Dans son autobiographie Bucarest 187, Patricia Verdugo raconte son histoire, qui se confond avec celle du Chili durant la seconde moitié du XXe siècle. Issue d’une famille liée à la démocratie chrétienne et à l’armée, sa vie a pris un tournant radical avec le coup d’État. Dès lors, elle devient un « traître » pour certains membres de sa propre famille en raison de son travail journalistique, qui comprend des interviews d’opposants au régime, tels que Tucapel Jiménez.

À partir de juillet 1976, elle s’est donnée pour mission de demander justice pour son père et pour toutes les victimes de la dictature. En 1983, elle devient présidente du Collège des journalistes et participe à la création du collectif « Mujeres por la Vida » (Femmes pour la vie), qui dénonce les abus du régime et défend les droits des femmes au Chili. Son courage et sa ténacité restent un héritage dans l’histoire du journalisme et de la lutte pour les droits de l’homme au Chili. C’est pourquoi, dans une nouvelle édition de Mujeres Inolvidables, l’émission spéciale hebdomadaire qui met en lumière les exploits importants de femmes chiliennes de l’histoire et du présent, nous rendons visible l’impact de Patricia Verdugo, qui est aujourd’hui encore un exemple d’éthique journalistique, veillant toujours à la vérité et à la mémoire.

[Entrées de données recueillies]
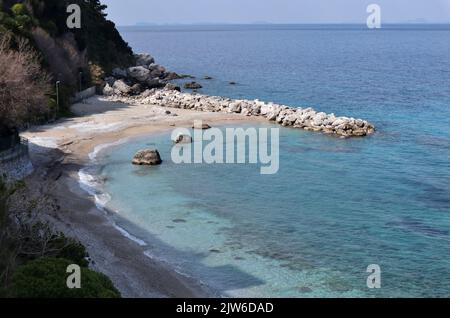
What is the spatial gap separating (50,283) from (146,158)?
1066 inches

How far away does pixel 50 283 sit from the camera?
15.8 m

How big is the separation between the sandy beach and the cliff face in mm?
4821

---

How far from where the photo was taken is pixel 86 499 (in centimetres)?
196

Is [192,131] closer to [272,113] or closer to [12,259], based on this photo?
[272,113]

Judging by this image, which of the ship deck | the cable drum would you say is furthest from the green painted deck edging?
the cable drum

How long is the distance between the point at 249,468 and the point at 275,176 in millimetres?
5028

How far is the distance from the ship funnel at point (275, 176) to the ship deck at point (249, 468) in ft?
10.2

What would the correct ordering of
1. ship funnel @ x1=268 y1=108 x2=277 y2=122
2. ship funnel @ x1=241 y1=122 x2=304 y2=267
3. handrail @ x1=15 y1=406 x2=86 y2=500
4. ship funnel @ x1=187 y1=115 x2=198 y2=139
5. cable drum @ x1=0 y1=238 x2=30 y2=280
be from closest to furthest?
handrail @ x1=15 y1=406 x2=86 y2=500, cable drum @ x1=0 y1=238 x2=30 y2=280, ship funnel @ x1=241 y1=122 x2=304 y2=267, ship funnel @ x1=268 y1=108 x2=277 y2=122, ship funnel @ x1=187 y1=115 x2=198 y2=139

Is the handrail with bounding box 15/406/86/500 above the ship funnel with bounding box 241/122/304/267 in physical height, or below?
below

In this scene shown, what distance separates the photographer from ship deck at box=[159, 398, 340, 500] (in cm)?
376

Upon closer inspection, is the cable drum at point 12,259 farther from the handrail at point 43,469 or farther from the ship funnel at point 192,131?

Tâches à faire:
1 - Recopiez le passage du texte sur Patricia Verdugo qui va de « Dans son autobiographie Bucarest » jusqu'à « que Tucapel Jiménez. ».
2 - D'après le texte sur Patricia Verdugo, en quelle année devient-elle présidente du Collège des journalistes ?

Réponses par tâche:
1 -
Dans son autobiographie Bucarest 187, Patricia Verdugo raconte son histoire, qui se confond avec celle du Chili durant la seconde moitié du XXe siècle. Issue d’une famille liée à la démocratie chrétienne et à l’armée, sa vie a pris un tournant radical avec le coup d’État. Dès lors, elle devient un « traître » pour certains membres de sa propre famille en raison de son travail journalistique, qui comprend des interviews d’opposants au régime, tels que Tucapel Jiménez.

2 - En 1983.